Document section –
____________

The Bioethics Council's controversial support for parents to
choose the sex of their babies to balance families flies in
the face of decades of action to end discrimination based on
gender, says a leading academic ethicist.
Professor Donald Evans, director of Otago University's
Bioethics Centre, said yesterday that allowing social grounds
for the sex selection of embryos during fertility treatment
would be "winding the social clock back in New Zealand by at
least a generation and a half".
It is scientifically possible to choose the sex when a
test-tube baby is being made, using a testing method called
pre-implantation genetic diagnosis (PGD). Only embryos of the
"right" sex are implanted in the woman's uterus.
But doing this on social grounds is banned and the test can
be carried out only for medical reasons.
It is also not done for social reasons in Australia or
Britain, but is permitted in the United States.
A council report yesterday advised the Government that there
were insufficient cultural, ethical and spiritual reasons to
prohibit the use of PGD for sex selection for social reasons
such as "family balancing" - providing PGD is undertaken at
the parents' own cost.
"We think further investigation of the reasons for apparent
public concern about the use of PGD for sex selection is
warranted."

____________

[Source data]

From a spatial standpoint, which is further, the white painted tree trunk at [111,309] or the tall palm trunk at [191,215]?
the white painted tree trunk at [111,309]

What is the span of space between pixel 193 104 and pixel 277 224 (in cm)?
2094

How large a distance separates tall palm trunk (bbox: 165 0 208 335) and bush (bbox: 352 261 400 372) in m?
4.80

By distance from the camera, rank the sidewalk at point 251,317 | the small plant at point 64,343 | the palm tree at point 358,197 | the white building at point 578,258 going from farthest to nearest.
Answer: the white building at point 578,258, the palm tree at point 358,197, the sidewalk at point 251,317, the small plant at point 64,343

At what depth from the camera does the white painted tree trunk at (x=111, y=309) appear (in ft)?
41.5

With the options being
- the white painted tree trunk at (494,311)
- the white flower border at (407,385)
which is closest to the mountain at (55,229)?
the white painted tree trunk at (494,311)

____________

What to do –
a) Answer these questions using the article about choosing a baby's sex:
(i) Who is the director of Otago University's Bioethics Centre?
(ii) In which country is sex selection for social reasons allowed?
(iii) Under the council report's advice, who would pay for PGD used for sex selection?
b) Extend the article about choosing a baby's sex, picking up right after its last sentence.

Answers for the tasks –
a)
(i) Professor Donald Evans
(ii) The United States
(iii) The parents

b)
Some of the more than 700 people who contributed to the
council's deliberations - which covered pre-birth tests and
living with disabling conditions - called for limits on the
use of PGD, like the ban on non-medical sex selection, and
that they be reviewed regularly.
The report said the reasons for concerns about sex selection
for family balancing were unclear.
"Perhaps they stem from a perception that this is a
comparatively trivial application for a technology with
profound implications, or they may be related to distaste for
practices in some countries where girl babies are routinely
aborted or abandoned in favour of boys."
But Professor Evans said: "There have been huge battles
fought in New Zealand for gender equality - that is, refusing
to value or dis-value a life in terms merely of its gender.
Huge victories have been won."
Choosing employees based on gender was illegal and allowing
embryo sex selection on social grounds would be "very much
against the spirit of these important changes".
"So I'm very puzzled that the report says there is
insufficient cultural, ethical or spiritual reason to
prohibit this, when certainly New Zealand has been moving
absolutely in the opposite direction for a generation and a
half.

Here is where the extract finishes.